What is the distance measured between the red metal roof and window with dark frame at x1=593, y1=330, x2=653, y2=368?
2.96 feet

************

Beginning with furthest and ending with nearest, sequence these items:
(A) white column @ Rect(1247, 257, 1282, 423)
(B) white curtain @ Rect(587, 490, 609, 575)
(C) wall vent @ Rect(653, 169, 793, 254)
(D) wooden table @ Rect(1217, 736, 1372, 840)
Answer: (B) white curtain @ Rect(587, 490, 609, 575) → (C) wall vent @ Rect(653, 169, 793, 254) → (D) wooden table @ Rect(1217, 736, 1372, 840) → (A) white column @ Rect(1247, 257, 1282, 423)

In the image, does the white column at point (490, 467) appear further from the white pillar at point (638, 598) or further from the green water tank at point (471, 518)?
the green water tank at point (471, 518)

************

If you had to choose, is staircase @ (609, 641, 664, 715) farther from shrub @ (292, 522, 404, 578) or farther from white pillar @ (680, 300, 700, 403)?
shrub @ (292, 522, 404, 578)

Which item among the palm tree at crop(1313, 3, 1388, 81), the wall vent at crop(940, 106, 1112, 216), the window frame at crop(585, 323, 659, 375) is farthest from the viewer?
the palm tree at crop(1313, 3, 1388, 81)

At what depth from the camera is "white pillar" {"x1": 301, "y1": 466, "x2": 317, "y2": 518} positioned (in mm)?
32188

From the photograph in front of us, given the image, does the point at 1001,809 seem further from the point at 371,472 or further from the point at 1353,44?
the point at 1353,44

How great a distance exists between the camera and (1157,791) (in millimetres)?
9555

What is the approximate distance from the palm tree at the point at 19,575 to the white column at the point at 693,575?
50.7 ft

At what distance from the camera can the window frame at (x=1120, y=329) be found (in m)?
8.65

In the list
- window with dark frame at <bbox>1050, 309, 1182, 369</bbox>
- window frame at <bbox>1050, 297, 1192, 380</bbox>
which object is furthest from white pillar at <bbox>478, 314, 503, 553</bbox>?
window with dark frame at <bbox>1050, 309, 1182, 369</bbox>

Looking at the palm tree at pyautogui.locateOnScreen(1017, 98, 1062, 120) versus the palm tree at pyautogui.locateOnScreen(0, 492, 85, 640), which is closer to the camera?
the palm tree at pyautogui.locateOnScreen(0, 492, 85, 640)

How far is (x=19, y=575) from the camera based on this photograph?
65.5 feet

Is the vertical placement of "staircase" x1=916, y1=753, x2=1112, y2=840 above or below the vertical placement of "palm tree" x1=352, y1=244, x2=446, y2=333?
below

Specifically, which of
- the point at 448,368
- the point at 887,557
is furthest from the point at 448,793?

************

Could you print everything in the records from the line containing "At what depth" down to the line containing "is furthest from the point at 448,793?", both of those lines included, reproducing each line word for word?

At what depth from the camera is "white pillar" {"x1": 301, "y1": 466, "x2": 317, "y2": 518} positioned (in mm)?
32188

From the photograph in front of us, given the image, does the point at 1001,809 seem further from the point at 371,472 or further from the point at 1353,44?
the point at 1353,44

How great a distance exists between the camera and (1157,791) (in millimetres)?
9555

What is the approximate distance from the palm tree at the point at 19,575 to the white column at the point at 693,575?
50.7 ft

At what distance from the camera can the window frame at (x=1120, y=329) be found (in m)?
8.65

In the list
- window with dark frame at <bbox>1050, 309, 1182, 369</bbox>
- window frame at <bbox>1050, 297, 1192, 380</bbox>
which object is furthest from white pillar at <bbox>478, 314, 503, 553</bbox>?
window with dark frame at <bbox>1050, 309, 1182, 369</bbox>

Looking at the palm tree at pyautogui.locateOnScreen(1017, 98, 1062, 120) versus the palm tree at pyautogui.locateOnScreen(0, 492, 85, 640), which is closer to the camera?
the palm tree at pyautogui.locateOnScreen(0, 492, 85, 640)

How far is (x=19, y=575) from the camera based on this photograph?
65.5 feet

Is the vertical placement of "staircase" x1=916, y1=753, x2=1112, y2=840 above or below the vertical placement of "palm tree" x1=352, y1=244, x2=446, y2=333?
below

Specifically, which of
- the point at 448,368
- the point at 887,557
is furthest from the point at 448,793?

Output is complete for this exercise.